What is expected:
The first line of the entries through the line bearing "With an open shelf": copy these lines exactly and return nothing else.

··· Data extracts ···

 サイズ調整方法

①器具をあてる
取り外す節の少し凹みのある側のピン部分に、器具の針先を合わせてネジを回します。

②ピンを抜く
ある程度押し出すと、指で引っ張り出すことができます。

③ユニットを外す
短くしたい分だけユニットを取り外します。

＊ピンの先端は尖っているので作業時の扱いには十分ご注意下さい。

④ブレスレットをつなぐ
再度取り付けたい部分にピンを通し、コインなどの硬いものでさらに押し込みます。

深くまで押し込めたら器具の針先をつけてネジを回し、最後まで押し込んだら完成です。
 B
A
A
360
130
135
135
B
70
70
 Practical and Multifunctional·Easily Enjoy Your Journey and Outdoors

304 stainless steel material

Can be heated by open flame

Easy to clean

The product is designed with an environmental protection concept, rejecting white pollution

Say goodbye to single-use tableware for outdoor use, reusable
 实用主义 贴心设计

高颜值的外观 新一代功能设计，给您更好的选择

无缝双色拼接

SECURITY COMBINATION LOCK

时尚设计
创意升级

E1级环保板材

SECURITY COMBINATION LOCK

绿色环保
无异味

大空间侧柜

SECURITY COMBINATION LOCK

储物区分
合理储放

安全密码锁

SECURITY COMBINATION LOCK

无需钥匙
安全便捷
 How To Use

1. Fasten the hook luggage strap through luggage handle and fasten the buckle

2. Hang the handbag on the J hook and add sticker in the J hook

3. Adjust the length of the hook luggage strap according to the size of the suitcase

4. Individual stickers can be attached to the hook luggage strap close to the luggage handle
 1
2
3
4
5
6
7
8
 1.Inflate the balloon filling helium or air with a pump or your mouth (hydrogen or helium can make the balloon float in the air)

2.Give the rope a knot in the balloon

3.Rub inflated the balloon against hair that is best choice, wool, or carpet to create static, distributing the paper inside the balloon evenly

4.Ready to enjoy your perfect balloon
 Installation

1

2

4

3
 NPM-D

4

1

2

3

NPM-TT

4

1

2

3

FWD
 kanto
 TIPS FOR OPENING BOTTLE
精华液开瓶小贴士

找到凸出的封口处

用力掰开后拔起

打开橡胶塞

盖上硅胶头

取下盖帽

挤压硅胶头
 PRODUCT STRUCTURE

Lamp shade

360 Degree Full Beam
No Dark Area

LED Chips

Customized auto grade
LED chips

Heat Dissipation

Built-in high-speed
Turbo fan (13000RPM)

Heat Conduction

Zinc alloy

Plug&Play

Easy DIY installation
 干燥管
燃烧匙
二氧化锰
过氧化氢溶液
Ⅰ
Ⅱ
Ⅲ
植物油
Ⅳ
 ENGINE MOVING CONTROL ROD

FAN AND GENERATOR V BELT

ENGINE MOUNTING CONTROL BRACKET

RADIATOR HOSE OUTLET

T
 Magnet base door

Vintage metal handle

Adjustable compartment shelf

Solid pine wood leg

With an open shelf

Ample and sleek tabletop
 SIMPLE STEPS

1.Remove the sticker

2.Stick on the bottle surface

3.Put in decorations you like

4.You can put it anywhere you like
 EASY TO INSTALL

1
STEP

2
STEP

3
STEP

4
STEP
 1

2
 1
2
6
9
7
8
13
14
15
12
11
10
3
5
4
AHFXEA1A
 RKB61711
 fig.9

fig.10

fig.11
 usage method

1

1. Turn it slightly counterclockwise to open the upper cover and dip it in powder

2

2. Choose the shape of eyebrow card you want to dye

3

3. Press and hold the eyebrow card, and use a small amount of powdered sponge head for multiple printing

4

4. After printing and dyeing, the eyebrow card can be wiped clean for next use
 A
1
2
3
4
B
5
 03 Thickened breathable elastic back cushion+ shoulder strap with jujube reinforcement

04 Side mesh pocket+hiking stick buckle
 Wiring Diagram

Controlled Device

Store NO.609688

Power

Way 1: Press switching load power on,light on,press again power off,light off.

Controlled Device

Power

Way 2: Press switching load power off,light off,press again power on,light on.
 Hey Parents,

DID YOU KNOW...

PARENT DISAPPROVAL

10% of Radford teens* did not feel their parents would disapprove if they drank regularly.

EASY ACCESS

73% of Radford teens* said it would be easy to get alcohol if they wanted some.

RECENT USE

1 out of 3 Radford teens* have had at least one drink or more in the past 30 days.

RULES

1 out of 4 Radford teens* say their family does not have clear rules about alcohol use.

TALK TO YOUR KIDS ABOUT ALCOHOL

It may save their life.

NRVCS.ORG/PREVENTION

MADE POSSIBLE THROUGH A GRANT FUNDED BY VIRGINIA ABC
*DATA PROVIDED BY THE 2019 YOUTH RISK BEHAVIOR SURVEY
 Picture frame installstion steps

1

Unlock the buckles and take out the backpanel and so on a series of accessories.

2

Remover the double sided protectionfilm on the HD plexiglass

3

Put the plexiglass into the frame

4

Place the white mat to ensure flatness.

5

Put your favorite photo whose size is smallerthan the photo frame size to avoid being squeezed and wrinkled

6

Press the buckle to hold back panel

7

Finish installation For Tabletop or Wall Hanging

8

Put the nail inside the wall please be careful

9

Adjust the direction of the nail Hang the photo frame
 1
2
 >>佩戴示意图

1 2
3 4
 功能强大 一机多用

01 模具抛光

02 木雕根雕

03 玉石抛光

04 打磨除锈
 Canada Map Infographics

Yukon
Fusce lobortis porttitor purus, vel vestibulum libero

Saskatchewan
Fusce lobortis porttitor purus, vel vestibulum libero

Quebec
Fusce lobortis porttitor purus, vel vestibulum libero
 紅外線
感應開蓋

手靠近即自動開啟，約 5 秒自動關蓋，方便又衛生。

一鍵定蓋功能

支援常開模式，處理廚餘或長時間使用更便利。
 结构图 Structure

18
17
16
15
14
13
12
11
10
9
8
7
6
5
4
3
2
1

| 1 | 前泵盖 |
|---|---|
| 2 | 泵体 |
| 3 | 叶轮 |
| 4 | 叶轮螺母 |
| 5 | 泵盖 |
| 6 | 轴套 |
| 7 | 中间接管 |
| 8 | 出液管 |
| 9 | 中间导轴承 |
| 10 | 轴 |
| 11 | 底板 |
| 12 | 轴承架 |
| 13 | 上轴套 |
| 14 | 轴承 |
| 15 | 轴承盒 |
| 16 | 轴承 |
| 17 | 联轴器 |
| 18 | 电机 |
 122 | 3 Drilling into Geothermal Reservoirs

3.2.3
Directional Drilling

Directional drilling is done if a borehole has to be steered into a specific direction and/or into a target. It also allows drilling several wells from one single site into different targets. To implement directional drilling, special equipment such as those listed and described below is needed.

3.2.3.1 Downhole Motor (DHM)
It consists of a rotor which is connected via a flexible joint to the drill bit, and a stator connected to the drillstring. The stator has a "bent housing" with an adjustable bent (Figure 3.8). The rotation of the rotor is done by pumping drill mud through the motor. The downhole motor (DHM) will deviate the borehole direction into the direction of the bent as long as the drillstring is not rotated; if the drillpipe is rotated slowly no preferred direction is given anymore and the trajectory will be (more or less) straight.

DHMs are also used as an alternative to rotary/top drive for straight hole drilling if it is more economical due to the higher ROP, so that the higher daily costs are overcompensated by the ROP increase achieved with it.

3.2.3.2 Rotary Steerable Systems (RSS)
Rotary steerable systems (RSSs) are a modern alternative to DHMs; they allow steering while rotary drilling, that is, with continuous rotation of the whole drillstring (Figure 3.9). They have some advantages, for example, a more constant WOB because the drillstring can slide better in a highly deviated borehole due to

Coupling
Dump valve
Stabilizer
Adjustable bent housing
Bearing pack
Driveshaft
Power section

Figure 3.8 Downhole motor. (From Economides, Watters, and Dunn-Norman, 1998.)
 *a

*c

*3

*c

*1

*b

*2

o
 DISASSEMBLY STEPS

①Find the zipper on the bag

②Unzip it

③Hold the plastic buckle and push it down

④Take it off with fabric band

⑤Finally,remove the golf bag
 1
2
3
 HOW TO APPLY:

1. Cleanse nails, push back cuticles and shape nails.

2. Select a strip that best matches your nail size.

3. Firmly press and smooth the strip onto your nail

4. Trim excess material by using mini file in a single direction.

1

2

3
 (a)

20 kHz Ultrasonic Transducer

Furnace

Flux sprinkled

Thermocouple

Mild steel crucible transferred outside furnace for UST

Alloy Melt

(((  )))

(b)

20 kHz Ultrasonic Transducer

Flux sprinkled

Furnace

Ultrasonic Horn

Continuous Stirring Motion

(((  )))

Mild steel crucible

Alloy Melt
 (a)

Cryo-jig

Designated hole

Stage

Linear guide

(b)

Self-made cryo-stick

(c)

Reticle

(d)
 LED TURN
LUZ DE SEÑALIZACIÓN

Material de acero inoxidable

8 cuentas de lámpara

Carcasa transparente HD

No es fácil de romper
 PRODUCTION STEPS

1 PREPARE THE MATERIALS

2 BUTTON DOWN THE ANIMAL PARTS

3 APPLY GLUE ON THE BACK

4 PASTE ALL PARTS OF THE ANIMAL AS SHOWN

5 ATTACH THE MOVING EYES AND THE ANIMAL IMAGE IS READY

···

Expected output:
 サイズ調整方法

①器具をあてる
取り外す節の少し凹みのある側のピン部分に、器具の針先を合わせてネジを回します。

②ピンを抜く
ある程度押し出すと、指で引っ張り出すことができます。

③ユニットを外す
短くしたい分だけユニットを取り外します。

＊ピンの先端は尖っているので作業時の扱いには十分ご注意下さい。

④ブレスレットをつなぐ
再度取り付けたい部分にピンを通し、コインなどの硬いものでさらに押し込みます。

深くまで押し込めたら器具の針先をつけてネジを回し、最後まで押し込んだら完成です。
 B
A
A
360
130
135
135
B
70
70
 Practical and Multifunctional·Easily Enjoy Your Journey and Outdoors

304 stainless steel material

Can be heated by open flame

Easy to clean

The product is designed with an environmental protection concept, rejecting white pollution

Say goodbye to single-use tableware for outdoor use, reusable
 实用主义 贴心设计

高颜值的外观 新一代功能设计，给您更好的选择

无缝双色拼接

SECURITY COMBINATION LOCK

时尚设计
创意升级

E1级环保板材

SECURITY COMBINATION LOCK

绿色环保
无异味

大空间侧柜

SECURITY COMBINATION LOCK

储物区分
合理储放

安全密码锁

SECURITY COMBINATION LOCK

无需钥匙
安全便捷
 How To Use

1. Fasten the hook luggage strap through luggage handle and fasten the buckle

2. Hang the handbag on the J hook and add sticker in the J hook

3. Adjust the length of the hook luggage strap according to the size of the suitcase

4. Individual stickers can be attached to the hook luggage strap close to the luggage handle
 1
2
3
4
5
6
7
8
 1.Inflate the balloon filling helium or air with a pump or your mouth (hydrogen or helium can make the balloon float in the air)

2.Give the rope a knot in the balloon

3.Rub inflated the balloon against hair that is best choice, wool, or carpet to create static, distributing the paper inside the balloon evenly

4.Ready to enjoy your perfect balloon
 Installation

1

2

4

3
 NPM-D

4

1

2

3

NPM-TT

4

1

2

3

FWD
 kanto
 TIPS FOR OPENING BOTTLE
精华液开瓶小贴士

找到凸出的封口处

用力掰开后拔起

打开橡胶塞

盖上硅胶头

取下盖帽

挤压硅胶头
 PRODUCT STRUCTURE

Lamp shade

360 Degree Full Beam
No Dark Area

LED Chips

Customized auto grade
LED chips

Heat Dissipation

Built-in high-speed
Turbo fan (13000RPM)

Heat Conduction

Zinc alloy

Plug&Play

Easy DIY installation
 干燥管
燃烧匙
二氧化锰
过氧化氢溶液
Ⅰ
Ⅱ
Ⅲ
植物油
Ⅳ
 ENGINE MOVING CONTROL ROD

FAN AND GENERATOR V BELT

ENGINE MOUNTING CONTROL BRACKET

RADIATOR HOSE OUTLET

T
 Magnet base door

Vintage metal handle

Adjustable compartment shelf

Solid pine wood leg

With an open shelf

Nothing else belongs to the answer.